C++ – Exceptions with Unicode what()

cc++11

Or, "how do Russians throw exceptions?"

The definition of std::exception is:

namespace std {
  class exception {
  public:
    exception() throw();
    exception(const exception&) throw();
    exception& operator=(const exception&) throw();
    virtual ~exception() throw();
    virtual const char* what() const throw();
  };
}

A popular school of thought for designing exception hierarchies is to derive from std::exception:

Generally, it's best to throw objects,
not built-ins. If possible, you should
throw instances of classes that derive
(ultimately) from the std::exception
class. By making your exception class
inherit (ultimately) from the standard
exception base-class, you are making
life easier for your users (they have
the option of catching most things via
std::exception), plus you are probably
providing them with more information
(such as the fact that your particular
exception might be a refinement of
std::runtime_error or whatever).

But in the face of Unicode, it seems to be impossible to design an exception hierarchy that achieves both of the following:

  • Derives ultimately from std::exception for ease of use at the catch site
  • Provides Unicode compatibility so that diagnostics are not sliced or gibberish

Coming up with an exception class that can be constructed with Unicode strings is simple enough.

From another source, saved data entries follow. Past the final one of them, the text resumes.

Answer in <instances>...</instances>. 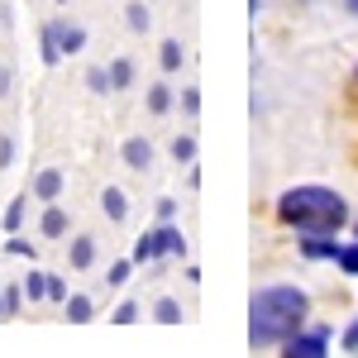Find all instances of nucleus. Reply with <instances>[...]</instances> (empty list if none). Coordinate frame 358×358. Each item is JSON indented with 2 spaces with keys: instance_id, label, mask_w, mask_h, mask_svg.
<instances>
[{
  "instance_id": "nucleus-20",
  "label": "nucleus",
  "mask_w": 358,
  "mask_h": 358,
  "mask_svg": "<svg viewBox=\"0 0 358 358\" xmlns=\"http://www.w3.org/2000/svg\"><path fill=\"white\" fill-rule=\"evenodd\" d=\"M158 62H163V72H177V67H182V43H177V38H167L163 53H158Z\"/></svg>"
},
{
  "instance_id": "nucleus-9",
  "label": "nucleus",
  "mask_w": 358,
  "mask_h": 358,
  "mask_svg": "<svg viewBox=\"0 0 358 358\" xmlns=\"http://www.w3.org/2000/svg\"><path fill=\"white\" fill-rule=\"evenodd\" d=\"M38 234H43V239H62V234H67V210H62L57 201H48V210H43V220H38Z\"/></svg>"
},
{
  "instance_id": "nucleus-16",
  "label": "nucleus",
  "mask_w": 358,
  "mask_h": 358,
  "mask_svg": "<svg viewBox=\"0 0 358 358\" xmlns=\"http://www.w3.org/2000/svg\"><path fill=\"white\" fill-rule=\"evenodd\" d=\"M134 86V62L129 57H115L110 62V91H129Z\"/></svg>"
},
{
  "instance_id": "nucleus-12",
  "label": "nucleus",
  "mask_w": 358,
  "mask_h": 358,
  "mask_svg": "<svg viewBox=\"0 0 358 358\" xmlns=\"http://www.w3.org/2000/svg\"><path fill=\"white\" fill-rule=\"evenodd\" d=\"M301 253L306 258H339V244H334V234H310V239H301Z\"/></svg>"
},
{
  "instance_id": "nucleus-18",
  "label": "nucleus",
  "mask_w": 358,
  "mask_h": 358,
  "mask_svg": "<svg viewBox=\"0 0 358 358\" xmlns=\"http://www.w3.org/2000/svg\"><path fill=\"white\" fill-rule=\"evenodd\" d=\"M148 110H153V115H167V110H172V86H163V82L148 86Z\"/></svg>"
},
{
  "instance_id": "nucleus-35",
  "label": "nucleus",
  "mask_w": 358,
  "mask_h": 358,
  "mask_svg": "<svg viewBox=\"0 0 358 358\" xmlns=\"http://www.w3.org/2000/svg\"><path fill=\"white\" fill-rule=\"evenodd\" d=\"M0 320H5V292H0Z\"/></svg>"
},
{
  "instance_id": "nucleus-8",
  "label": "nucleus",
  "mask_w": 358,
  "mask_h": 358,
  "mask_svg": "<svg viewBox=\"0 0 358 358\" xmlns=\"http://www.w3.org/2000/svg\"><path fill=\"white\" fill-rule=\"evenodd\" d=\"M38 57H43V67H57V62H62V43H57V24L53 20L38 29Z\"/></svg>"
},
{
  "instance_id": "nucleus-32",
  "label": "nucleus",
  "mask_w": 358,
  "mask_h": 358,
  "mask_svg": "<svg viewBox=\"0 0 358 358\" xmlns=\"http://www.w3.org/2000/svg\"><path fill=\"white\" fill-rule=\"evenodd\" d=\"M177 215V201H158V220H172Z\"/></svg>"
},
{
  "instance_id": "nucleus-31",
  "label": "nucleus",
  "mask_w": 358,
  "mask_h": 358,
  "mask_svg": "<svg viewBox=\"0 0 358 358\" xmlns=\"http://www.w3.org/2000/svg\"><path fill=\"white\" fill-rule=\"evenodd\" d=\"M182 106H187V110H201V96H196V86H187V91H182Z\"/></svg>"
},
{
  "instance_id": "nucleus-28",
  "label": "nucleus",
  "mask_w": 358,
  "mask_h": 358,
  "mask_svg": "<svg viewBox=\"0 0 358 358\" xmlns=\"http://www.w3.org/2000/svg\"><path fill=\"white\" fill-rule=\"evenodd\" d=\"M48 301H57V306L67 301V282H62V277H53V273H48Z\"/></svg>"
},
{
  "instance_id": "nucleus-22",
  "label": "nucleus",
  "mask_w": 358,
  "mask_h": 358,
  "mask_svg": "<svg viewBox=\"0 0 358 358\" xmlns=\"http://www.w3.org/2000/svg\"><path fill=\"white\" fill-rule=\"evenodd\" d=\"M172 158H177V163H192V158H196V138L192 134H177V138H172Z\"/></svg>"
},
{
  "instance_id": "nucleus-21",
  "label": "nucleus",
  "mask_w": 358,
  "mask_h": 358,
  "mask_svg": "<svg viewBox=\"0 0 358 358\" xmlns=\"http://www.w3.org/2000/svg\"><path fill=\"white\" fill-rule=\"evenodd\" d=\"M86 86H91L96 96H106V91H110V67H86Z\"/></svg>"
},
{
  "instance_id": "nucleus-36",
  "label": "nucleus",
  "mask_w": 358,
  "mask_h": 358,
  "mask_svg": "<svg viewBox=\"0 0 358 358\" xmlns=\"http://www.w3.org/2000/svg\"><path fill=\"white\" fill-rule=\"evenodd\" d=\"M349 10H354V15H358V0H349Z\"/></svg>"
},
{
  "instance_id": "nucleus-17",
  "label": "nucleus",
  "mask_w": 358,
  "mask_h": 358,
  "mask_svg": "<svg viewBox=\"0 0 358 358\" xmlns=\"http://www.w3.org/2000/svg\"><path fill=\"white\" fill-rule=\"evenodd\" d=\"M20 287H24V301H48V273H29Z\"/></svg>"
},
{
  "instance_id": "nucleus-24",
  "label": "nucleus",
  "mask_w": 358,
  "mask_h": 358,
  "mask_svg": "<svg viewBox=\"0 0 358 358\" xmlns=\"http://www.w3.org/2000/svg\"><path fill=\"white\" fill-rule=\"evenodd\" d=\"M129 268H134V258H120V263H110V273H106V287H124V282H129Z\"/></svg>"
},
{
  "instance_id": "nucleus-4",
  "label": "nucleus",
  "mask_w": 358,
  "mask_h": 358,
  "mask_svg": "<svg viewBox=\"0 0 358 358\" xmlns=\"http://www.w3.org/2000/svg\"><path fill=\"white\" fill-rule=\"evenodd\" d=\"M120 158H124V167H134V172H148L153 167V143L148 138H124L120 143Z\"/></svg>"
},
{
  "instance_id": "nucleus-23",
  "label": "nucleus",
  "mask_w": 358,
  "mask_h": 358,
  "mask_svg": "<svg viewBox=\"0 0 358 358\" xmlns=\"http://www.w3.org/2000/svg\"><path fill=\"white\" fill-rule=\"evenodd\" d=\"M153 258H158V239H153V229H148L134 244V263H153Z\"/></svg>"
},
{
  "instance_id": "nucleus-1",
  "label": "nucleus",
  "mask_w": 358,
  "mask_h": 358,
  "mask_svg": "<svg viewBox=\"0 0 358 358\" xmlns=\"http://www.w3.org/2000/svg\"><path fill=\"white\" fill-rule=\"evenodd\" d=\"M306 315H310V296L301 287H263L248 306V344L253 349L287 344L306 325Z\"/></svg>"
},
{
  "instance_id": "nucleus-27",
  "label": "nucleus",
  "mask_w": 358,
  "mask_h": 358,
  "mask_svg": "<svg viewBox=\"0 0 358 358\" xmlns=\"http://www.w3.org/2000/svg\"><path fill=\"white\" fill-rule=\"evenodd\" d=\"M110 320H115V325H134V320H138V306H134V301H124V306H120V310L110 315Z\"/></svg>"
},
{
  "instance_id": "nucleus-25",
  "label": "nucleus",
  "mask_w": 358,
  "mask_h": 358,
  "mask_svg": "<svg viewBox=\"0 0 358 358\" xmlns=\"http://www.w3.org/2000/svg\"><path fill=\"white\" fill-rule=\"evenodd\" d=\"M24 310V287H5V315H20Z\"/></svg>"
},
{
  "instance_id": "nucleus-33",
  "label": "nucleus",
  "mask_w": 358,
  "mask_h": 358,
  "mask_svg": "<svg viewBox=\"0 0 358 358\" xmlns=\"http://www.w3.org/2000/svg\"><path fill=\"white\" fill-rule=\"evenodd\" d=\"M344 349H358V320L349 325V330H344Z\"/></svg>"
},
{
  "instance_id": "nucleus-15",
  "label": "nucleus",
  "mask_w": 358,
  "mask_h": 358,
  "mask_svg": "<svg viewBox=\"0 0 358 358\" xmlns=\"http://www.w3.org/2000/svg\"><path fill=\"white\" fill-rule=\"evenodd\" d=\"M124 24L134 29V34H148L153 15H148V5H143V0H129V5H124Z\"/></svg>"
},
{
  "instance_id": "nucleus-2",
  "label": "nucleus",
  "mask_w": 358,
  "mask_h": 358,
  "mask_svg": "<svg viewBox=\"0 0 358 358\" xmlns=\"http://www.w3.org/2000/svg\"><path fill=\"white\" fill-rule=\"evenodd\" d=\"M277 220L301 234H339L349 224V201L330 187H292L277 201Z\"/></svg>"
},
{
  "instance_id": "nucleus-6",
  "label": "nucleus",
  "mask_w": 358,
  "mask_h": 358,
  "mask_svg": "<svg viewBox=\"0 0 358 358\" xmlns=\"http://www.w3.org/2000/svg\"><path fill=\"white\" fill-rule=\"evenodd\" d=\"M67 263H72L77 273H86V268L96 263V239H91V234H77V239L67 244Z\"/></svg>"
},
{
  "instance_id": "nucleus-5",
  "label": "nucleus",
  "mask_w": 358,
  "mask_h": 358,
  "mask_svg": "<svg viewBox=\"0 0 358 358\" xmlns=\"http://www.w3.org/2000/svg\"><path fill=\"white\" fill-rule=\"evenodd\" d=\"M57 24V43H62V57H72V53H82L86 48V29L77 24V20H53Z\"/></svg>"
},
{
  "instance_id": "nucleus-14",
  "label": "nucleus",
  "mask_w": 358,
  "mask_h": 358,
  "mask_svg": "<svg viewBox=\"0 0 358 358\" xmlns=\"http://www.w3.org/2000/svg\"><path fill=\"white\" fill-rule=\"evenodd\" d=\"M101 210H106L110 220H124V215H129V201H124V192H120V187H106V192H101Z\"/></svg>"
},
{
  "instance_id": "nucleus-34",
  "label": "nucleus",
  "mask_w": 358,
  "mask_h": 358,
  "mask_svg": "<svg viewBox=\"0 0 358 358\" xmlns=\"http://www.w3.org/2000/svg\"><path fill=\"white\" fill-rule=\"evenodd\" d=\"M10 91H15V77H10V72L0 67V96H10Z\"/></svg>"
},
{
  "instance_id": "nucleus-19",
  "label": "nucleus",
  "mask_w": 358,
  "mask_h": 358,
  "mask_svg": "<svg viewBox=\"0 0 358 358\" xmlns=\"http://www.w3.org/2000/svg\"><path fill=\"white\" fill-rule=\"evenodd\" d=\"M153 315H158V325H177L182 320V306L172 301V296H163V301L153 306Z\"/></svg>"
},
{
  "instance_id": "nucleus-7",
  "label": "nucleus",
  "mask_w": 358,
  "mask_h": 358,
  "mask_svg": "<svg viewBox=\"0 0 358 358\" xmlns=\"http://www.w3.org/2000/svg\"><path fill=\"white\" fill-rule=\"evenodd\" d=\"M153 239H158V258H163V253H187V239H182V229L172 220H158Z\"/></svg>"
},
{
  "instance_id": "nucleus-30",
  "label": "nucleus",
  "mask_w": 358,
  "mask_h": 358,
  "mask_svg": "<svg viewBox=\"0 0 358 358\" xmlns=\"http://www.w3.org/2000/svg\"><path fill=\"white\" fill-rule=\"evenodd\" d=\"M5 253H15V258H34V244H29V239H10Z\"/></svg>"
},
{
  "instance_id": "nucleus-11",
  "label": "nucleus",
  "mask_w": 358,
  "mask_h": 358,
  "mask_svg": "<svg viewBox=\"0 0 358 358\" xmlns=\"http://www.w3.org/2000/svg\"><path fill=\"white\" fill-rule=\"evenodd\" d=\"M62 310H67L72 325H91V320H96V301H91V296H67Z\"/></svg>"
},
{
  "instance_id": "nucleus-10",
  "label": "nucleus",
  "mask_w": 358,
  "mask_h": 358,
  "mask_svg": "<svg viewBox=\"0 0 358 358\" xmlns=\"http://www.w3.org/2000/svg\"><path fill=\"white\" fill-rule=\"evenodd\" d=\"M34 196H38V201H57V196H62V172H57V167H43V172L34 177Z\"/></svg>"
},
{
  "instance_id": "nucleus-29",
  "label": "nucleus",
  "mask_w": 358,
  "mask_h": 358,
  "mask_svg": "<svg viewBox=\"0 0 358 358\" xmlns=\"http://www.w3.org/2000/svg\"><path fill=\"white\" fill-rule=\"evenodd\" d=\"M15 163V134H0V167Z\"/></svg>"
},
{
  "instance_id": "nucleus-13",
  "label": "nucleus",
  "mask_w": 358,
  "mask_h": 358,
  "mask_svg": "<svg viewBox=\"0 0 358 358\" xmlns=\"http://www.w3.org/2000/svg\"><path fill=\"white\" fill-rule=\"evenodd\" d=\"M24 210H29V192H20L15 196V201H10V206H5V234H20V224H24Z\"/></svg>"
},
{
  "instance_id": "nucleus-26",
  "label": "nucleus",
  "mask_w": 358,
  "mask_h": 358,
  "mask_svg": "<svg viewBox=\"0 0 358 358\" xmlns=\"http://www.w3.org/2000/svg\"><path fill=\"white\" fill-rule=\"evenodd\" d=\"M344 273H358V244H349V248H339V258H334Z\"/></svg>"
},
{
  "instance_id": "nucleus-37",
  "label": "nucleus",
  "mask_w": 358,
  "mask_h": 358,
  "mask_svg": "<svg viewBox=\"0 0 358 358\" xmlns=\"http://www.w3.org/2000/svg\"><path fill=\"white\" fill-rule=\"evenodd\" d=\"M53 5H67V0H53Z\"/></svg>"
},
{
  "instance_id": "nucleus-3",
  "label": "nucleus",
  "mask_w": 358,
  "mask_h": 358,
  "mask_svg": "<svg viewBox=\"0 0 358 358\" xmlns=\"http://www.w3.org/2000/svg\"><path fill=\"white\" fill-rule=\"evenodd\" d=\"M325 344H330V334H325V330H306V334L296 330L282 349H287L292 358H320V354H325Z\"/></svg>"
}]
</instances>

But the standard dictates that what() must return a const char*, so at some point the input strings must be converted to ASCII. Whether that is done at construction time or when what() is called (if the source string uses characters not representable by 7-bit ASCII), it might be impossible to format the message without loss of fidelity.

How do you design an exception hierarchy that combines the seamless integration of a std::exception-derived class with lossless Unicode diagnostics?

Best Answer

char* does not mean ASCII. You could use an 8 bit Unicode encoding like UTF-8. char could also be 16 bit or more, you could then use UTF-16.